La semana pasada escribí una tribuna titulada “Una inspección surrealista” en la que, sin decir concretamente desde dónde me había llegado, describía la situación de una residencia que, tras vivir una inspección de consumo, se enfrentaba a un dilema difícil de creer.
Ahora escribo desde un tren, volviendo a casa después de haber impartido un curso a un grupo de inspectores de una comunidad autónoma sobre “La inspección de servicios sociales desde la perspectiva de los derechos y la calidad”. Eso de que me contraten para impartir cursos me gusta mucho, que lo haga una comunidad para que hable con inspectores, aún más.

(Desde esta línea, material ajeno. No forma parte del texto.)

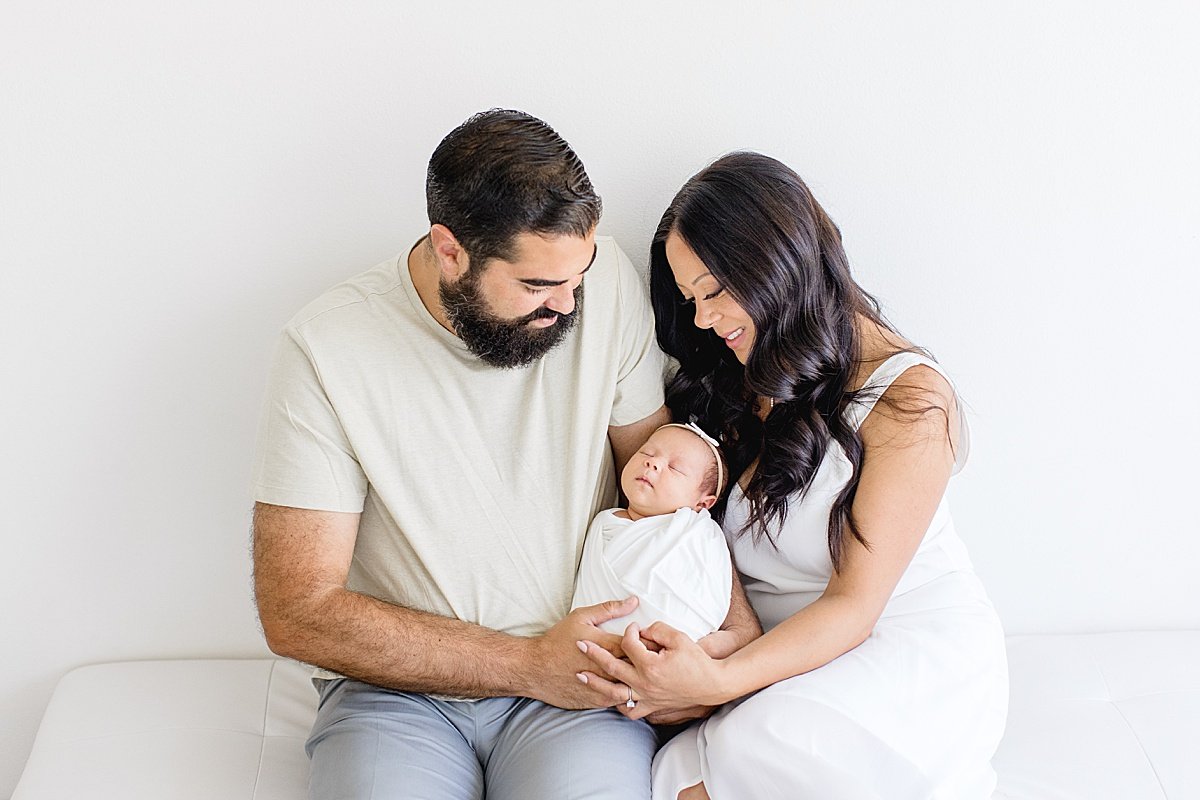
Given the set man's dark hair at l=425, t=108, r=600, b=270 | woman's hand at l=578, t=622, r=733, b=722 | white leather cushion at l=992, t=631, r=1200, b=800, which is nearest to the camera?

Cuando trato con propietarios o directores de residencias, suelen quejarse de que las inspecciones tengan diversidad de criterios y que además esos criterios diversos vayan cambiando de forma caprichosa. Cuando hablo con inspectores, en cambio suelen decirme que, aunque la mayor parte de residencias lo hace bien, hay algunas que deberían ser sancionadas de una forma mucho más severa y que, si no se hace no es porque se inspeccione mal sino porque, a menudo, quien debiera sancionar, no lo hace.

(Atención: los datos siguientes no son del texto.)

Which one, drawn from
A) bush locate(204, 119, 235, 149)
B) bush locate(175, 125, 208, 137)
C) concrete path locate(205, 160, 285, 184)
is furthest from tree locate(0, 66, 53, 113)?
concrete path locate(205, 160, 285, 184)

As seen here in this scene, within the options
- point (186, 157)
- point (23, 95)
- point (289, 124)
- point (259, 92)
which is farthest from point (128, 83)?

O sea, que tenemos dos colectivos que ven sólo una parte de la realidad y que difícilmente pueden llegar a entenderse por una sencilla razón: la información no fluye o lo hace de forma deficiente.
Un ejemplo de ese fluir defectuoso lo he vivido desde que se publicó la anterior tribuna. Varias personas me han llamado y me han explicado sus experiencias. Algunas me han enviado copia de actas (borrando por supuesto cualquier dato de carácter personal). Otras sencillamente me han explicado lo que han vivido. Aunque sólo fuera cierto la mitad, creo que deberíamos hacer una reflexión colectiva sobre si vamos por buen camino.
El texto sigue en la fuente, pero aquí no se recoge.